Of equality and the Declaration: “I think the authors of that notable instrument intended to include all men, but they did not intend to declare all men equal in all respects. They did not mean to say all were equal in color, size, intellect, moral developments, or social capacity. They defined with tolerable distinctness, in what respects they did consider all men created equal—equal in ‘certain inalienable rights, among which are life, liberty, and the pursuit of happiness.’ This they said, and this they meant.”

Now put these propositions together. We are unequal in most respects, but we are equal in our rights. We own ourselves, and no one else may own us. We own the government, and the government does not own us. We are entitled to live our lives with the talents that God gave us. Any form of government that interferes with these rights is wrong.

But in the world today are rogue nations that are growing in strength and violate these principles. They constitute a menace to our freedom and to civilization itself.
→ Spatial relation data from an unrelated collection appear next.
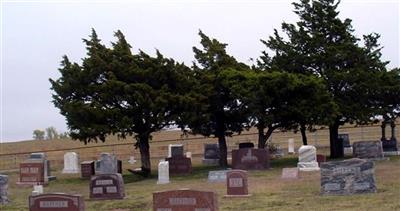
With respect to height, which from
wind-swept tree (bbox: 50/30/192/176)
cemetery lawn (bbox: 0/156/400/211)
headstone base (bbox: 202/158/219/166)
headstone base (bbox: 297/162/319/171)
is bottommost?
cemetery lawn (bbox: 0/156/400/211)

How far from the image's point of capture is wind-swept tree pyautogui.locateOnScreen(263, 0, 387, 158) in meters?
31.6

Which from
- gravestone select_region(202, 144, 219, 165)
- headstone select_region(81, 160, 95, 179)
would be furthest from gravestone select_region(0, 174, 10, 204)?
gravestone select_region(202, 144, 219, 165)

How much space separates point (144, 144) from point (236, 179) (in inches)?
482

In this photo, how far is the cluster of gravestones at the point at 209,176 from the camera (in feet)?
42.2

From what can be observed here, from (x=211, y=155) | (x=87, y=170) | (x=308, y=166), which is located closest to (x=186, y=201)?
(x=308, y=166)

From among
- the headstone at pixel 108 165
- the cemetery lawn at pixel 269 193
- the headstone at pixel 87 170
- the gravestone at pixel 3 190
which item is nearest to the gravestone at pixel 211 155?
the cemetery lawn at pixel 269 193

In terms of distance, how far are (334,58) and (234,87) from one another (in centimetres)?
582

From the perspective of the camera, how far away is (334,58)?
32.2m

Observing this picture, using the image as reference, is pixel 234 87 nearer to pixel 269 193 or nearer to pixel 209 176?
→ pixel 209 176

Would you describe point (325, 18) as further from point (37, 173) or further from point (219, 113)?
point (37, 173)

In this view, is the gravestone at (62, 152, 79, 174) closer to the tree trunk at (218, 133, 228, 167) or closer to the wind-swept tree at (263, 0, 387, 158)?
the tree trunk at (218, 133, 228, 167)

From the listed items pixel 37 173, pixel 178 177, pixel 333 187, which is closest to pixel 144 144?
pixel 178 177

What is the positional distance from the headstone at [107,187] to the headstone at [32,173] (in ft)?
31.3

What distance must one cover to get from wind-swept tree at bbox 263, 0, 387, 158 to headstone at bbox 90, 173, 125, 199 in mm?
14022
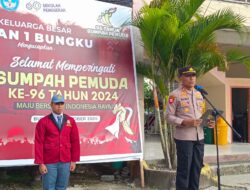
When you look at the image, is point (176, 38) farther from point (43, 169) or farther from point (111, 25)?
point (43, 169)

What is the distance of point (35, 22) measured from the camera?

At home, our government grows ever greater in its size, in its reach, in its expense. The law is flouted increasingly by high authority. And our people say with increasing intensity that they mistrust and even fear their government. It may be for the people, but is less and less of and by the people.

On this 150th anniversary of Lincoln’s death, let us be here reminded and dedicated to that cause for which Lincoln gave the last full measure of devotion. And let us dedicate ourselves, in Lincoln’s words, “to finish the work we are in,” so that we “may achieve and cherish a just and lasting peace among ourselves and with all nations.”